- Born: Australia
- Occupation: Film director

= Mark Molloy =

Australian film director

Mark Molloy is an Australian commercial, television, and film director. He made his feature film directorial debut with Beverly Hills Cop: Axel F (2024).

== Career ==
Molloy began his career in 1996 as a Senior Designer at Why Not and Associates in London, working with brands such as Nike, Virgin Records, and the BBC.

In 2020, Molloy directed a television series for Quibi about how fake news influenced the United States 2016 Presidential election, starring Fionn Whitehead and executive produced by Matt Reeves. The series was shot in Ukraine before and during the COVID-19 pandemic. Production on the series was halted when Quibi shut down in the late fall of 2020.

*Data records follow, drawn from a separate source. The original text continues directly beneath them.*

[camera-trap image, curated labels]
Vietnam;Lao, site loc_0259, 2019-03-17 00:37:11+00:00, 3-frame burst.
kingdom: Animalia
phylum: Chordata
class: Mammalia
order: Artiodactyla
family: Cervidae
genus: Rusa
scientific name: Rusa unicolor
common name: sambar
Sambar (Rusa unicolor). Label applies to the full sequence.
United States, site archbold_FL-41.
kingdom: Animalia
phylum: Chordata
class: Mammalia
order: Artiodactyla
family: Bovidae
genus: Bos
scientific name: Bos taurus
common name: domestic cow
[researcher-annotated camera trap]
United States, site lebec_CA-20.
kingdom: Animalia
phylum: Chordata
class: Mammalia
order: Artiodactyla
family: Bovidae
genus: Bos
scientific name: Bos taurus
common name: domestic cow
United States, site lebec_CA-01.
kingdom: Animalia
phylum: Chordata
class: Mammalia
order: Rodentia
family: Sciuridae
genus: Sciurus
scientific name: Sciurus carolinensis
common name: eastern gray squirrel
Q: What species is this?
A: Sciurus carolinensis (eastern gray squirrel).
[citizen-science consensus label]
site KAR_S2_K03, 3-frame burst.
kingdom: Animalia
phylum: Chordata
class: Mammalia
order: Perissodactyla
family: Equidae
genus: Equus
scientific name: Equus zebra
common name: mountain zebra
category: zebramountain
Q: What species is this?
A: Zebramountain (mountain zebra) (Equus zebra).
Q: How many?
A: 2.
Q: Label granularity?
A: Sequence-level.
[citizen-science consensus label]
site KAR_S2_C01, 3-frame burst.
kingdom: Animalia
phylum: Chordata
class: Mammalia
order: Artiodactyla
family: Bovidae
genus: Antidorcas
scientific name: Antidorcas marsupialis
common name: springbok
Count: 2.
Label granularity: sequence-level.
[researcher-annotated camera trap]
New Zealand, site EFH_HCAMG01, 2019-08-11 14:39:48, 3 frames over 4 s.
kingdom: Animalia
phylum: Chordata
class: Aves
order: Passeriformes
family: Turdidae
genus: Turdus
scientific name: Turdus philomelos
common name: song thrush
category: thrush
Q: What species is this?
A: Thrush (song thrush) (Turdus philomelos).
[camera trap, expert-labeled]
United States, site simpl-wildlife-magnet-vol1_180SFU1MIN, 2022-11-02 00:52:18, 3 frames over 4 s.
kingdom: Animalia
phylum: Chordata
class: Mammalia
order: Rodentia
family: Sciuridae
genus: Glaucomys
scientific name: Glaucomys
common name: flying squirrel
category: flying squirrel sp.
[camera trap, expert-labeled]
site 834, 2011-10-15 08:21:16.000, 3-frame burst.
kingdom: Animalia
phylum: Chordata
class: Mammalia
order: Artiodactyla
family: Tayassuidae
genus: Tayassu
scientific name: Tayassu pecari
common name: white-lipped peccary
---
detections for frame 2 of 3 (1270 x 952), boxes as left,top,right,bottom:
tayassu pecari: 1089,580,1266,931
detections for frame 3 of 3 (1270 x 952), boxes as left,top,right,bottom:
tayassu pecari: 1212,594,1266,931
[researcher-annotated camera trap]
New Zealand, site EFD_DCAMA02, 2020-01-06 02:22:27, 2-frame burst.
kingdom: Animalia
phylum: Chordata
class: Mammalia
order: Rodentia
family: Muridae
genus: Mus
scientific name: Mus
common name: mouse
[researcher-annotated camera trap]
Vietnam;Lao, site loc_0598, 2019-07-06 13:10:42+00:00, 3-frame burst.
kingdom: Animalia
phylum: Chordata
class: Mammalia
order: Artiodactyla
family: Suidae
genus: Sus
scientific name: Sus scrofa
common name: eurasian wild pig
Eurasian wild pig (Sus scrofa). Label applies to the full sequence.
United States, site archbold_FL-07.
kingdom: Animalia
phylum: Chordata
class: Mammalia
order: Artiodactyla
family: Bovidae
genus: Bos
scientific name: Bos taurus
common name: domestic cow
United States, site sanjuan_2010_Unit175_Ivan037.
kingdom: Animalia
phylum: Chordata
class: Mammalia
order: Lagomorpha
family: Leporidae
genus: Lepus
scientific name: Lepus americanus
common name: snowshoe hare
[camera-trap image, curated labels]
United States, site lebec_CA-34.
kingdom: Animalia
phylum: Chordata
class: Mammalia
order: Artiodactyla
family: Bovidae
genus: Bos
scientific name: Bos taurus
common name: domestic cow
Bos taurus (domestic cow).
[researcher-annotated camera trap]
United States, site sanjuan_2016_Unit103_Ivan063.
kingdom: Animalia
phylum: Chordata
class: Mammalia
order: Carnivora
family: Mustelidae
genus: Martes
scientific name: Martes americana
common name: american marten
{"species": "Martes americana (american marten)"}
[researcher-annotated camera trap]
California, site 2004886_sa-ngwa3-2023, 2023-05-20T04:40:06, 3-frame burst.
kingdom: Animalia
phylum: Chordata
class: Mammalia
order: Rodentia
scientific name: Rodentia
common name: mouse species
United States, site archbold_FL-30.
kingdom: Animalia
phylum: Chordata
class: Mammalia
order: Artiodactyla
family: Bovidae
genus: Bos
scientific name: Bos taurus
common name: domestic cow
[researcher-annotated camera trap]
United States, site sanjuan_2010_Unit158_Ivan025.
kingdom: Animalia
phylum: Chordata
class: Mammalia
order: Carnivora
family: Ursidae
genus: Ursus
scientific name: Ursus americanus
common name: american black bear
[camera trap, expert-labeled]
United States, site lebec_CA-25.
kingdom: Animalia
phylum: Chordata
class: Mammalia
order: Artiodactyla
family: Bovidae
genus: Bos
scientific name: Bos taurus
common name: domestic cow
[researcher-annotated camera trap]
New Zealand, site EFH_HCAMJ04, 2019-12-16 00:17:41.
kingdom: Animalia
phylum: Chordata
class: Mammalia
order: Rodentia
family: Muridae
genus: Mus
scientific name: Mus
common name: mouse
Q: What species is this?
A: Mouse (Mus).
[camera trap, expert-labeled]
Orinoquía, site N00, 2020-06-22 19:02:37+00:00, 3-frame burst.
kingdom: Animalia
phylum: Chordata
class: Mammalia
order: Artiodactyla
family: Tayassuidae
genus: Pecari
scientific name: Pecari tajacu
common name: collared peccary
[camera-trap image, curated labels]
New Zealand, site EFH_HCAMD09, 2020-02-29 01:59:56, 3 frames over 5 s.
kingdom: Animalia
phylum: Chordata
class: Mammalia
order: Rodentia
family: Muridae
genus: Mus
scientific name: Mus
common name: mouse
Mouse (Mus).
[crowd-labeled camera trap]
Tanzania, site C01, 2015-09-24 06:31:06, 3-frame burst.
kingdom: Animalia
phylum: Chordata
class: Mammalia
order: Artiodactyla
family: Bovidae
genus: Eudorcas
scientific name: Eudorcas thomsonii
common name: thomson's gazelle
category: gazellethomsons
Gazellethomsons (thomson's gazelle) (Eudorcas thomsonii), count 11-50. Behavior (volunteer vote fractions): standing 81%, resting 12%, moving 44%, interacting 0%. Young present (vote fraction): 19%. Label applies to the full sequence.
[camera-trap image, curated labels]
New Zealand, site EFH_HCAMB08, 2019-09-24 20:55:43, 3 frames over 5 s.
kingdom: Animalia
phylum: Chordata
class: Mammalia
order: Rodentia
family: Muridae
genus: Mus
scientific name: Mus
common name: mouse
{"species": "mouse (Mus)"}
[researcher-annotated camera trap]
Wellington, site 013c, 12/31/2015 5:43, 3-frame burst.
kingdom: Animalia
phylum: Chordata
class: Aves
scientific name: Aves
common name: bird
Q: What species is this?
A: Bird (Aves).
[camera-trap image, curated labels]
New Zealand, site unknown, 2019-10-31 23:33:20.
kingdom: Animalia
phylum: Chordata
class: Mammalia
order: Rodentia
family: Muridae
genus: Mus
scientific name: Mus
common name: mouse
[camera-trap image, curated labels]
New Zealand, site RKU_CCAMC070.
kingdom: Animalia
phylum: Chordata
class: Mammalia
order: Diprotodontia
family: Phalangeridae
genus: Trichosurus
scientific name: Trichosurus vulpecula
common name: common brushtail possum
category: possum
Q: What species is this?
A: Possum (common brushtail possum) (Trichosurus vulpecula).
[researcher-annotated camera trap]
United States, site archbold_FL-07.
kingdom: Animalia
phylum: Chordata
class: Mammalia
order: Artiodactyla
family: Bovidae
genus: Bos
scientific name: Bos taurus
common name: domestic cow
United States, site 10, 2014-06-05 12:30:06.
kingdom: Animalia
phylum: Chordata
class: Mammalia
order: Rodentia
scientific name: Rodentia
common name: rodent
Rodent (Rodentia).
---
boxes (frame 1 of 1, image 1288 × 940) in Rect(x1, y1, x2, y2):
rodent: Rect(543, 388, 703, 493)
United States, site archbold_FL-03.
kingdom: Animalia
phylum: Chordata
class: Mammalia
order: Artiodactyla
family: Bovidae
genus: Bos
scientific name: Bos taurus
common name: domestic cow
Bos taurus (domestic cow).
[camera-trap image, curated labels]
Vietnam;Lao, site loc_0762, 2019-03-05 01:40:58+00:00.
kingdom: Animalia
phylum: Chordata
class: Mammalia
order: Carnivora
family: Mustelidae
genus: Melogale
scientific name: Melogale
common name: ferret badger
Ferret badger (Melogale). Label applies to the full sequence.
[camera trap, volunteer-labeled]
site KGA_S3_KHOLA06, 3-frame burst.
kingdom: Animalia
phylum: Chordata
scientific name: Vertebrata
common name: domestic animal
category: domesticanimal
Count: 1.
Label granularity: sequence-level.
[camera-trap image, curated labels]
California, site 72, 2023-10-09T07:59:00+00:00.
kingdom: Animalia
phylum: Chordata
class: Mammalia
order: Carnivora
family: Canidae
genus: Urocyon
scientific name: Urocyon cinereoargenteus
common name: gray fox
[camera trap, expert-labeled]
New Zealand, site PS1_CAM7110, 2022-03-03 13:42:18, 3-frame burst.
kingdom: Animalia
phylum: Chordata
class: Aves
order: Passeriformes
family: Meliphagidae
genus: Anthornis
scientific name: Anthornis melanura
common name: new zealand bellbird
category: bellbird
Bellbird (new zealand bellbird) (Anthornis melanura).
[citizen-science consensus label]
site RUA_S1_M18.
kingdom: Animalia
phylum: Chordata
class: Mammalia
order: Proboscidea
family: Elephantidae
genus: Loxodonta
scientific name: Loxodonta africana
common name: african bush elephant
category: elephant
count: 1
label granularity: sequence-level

Molloy started directing television commercials in the early 2000s. His work has been broadcast during the Super Bowl. His branded short film for Apple "The Underdogs" won several awards, including four Gold Cannes Lions, and earned him a nomination for Outstanding Directorial Achievement in Commercials at the 72nd Directors Guild of America Awards. Molloy continued this work with Apple during the COVID-19 pandemic with a sequel titled "The Whole Working-From-Home Thing". The film was shot by Academy Award-winning cinematographer Greig Fraser and won an "innovation-in-lockdown" award at The One Show. In 2021, Molloy won Best Director at the Shots Awards The Americas. Molloy is represented as a director by production company SMUGGLER.

In April 2022, Molloy was announced as the director of Beverly Hills Cop: Axel F for Netflix, replacing Adil El Arbi and Bilall Fallah after the duo wanted to focus on the unproduced Batgirl.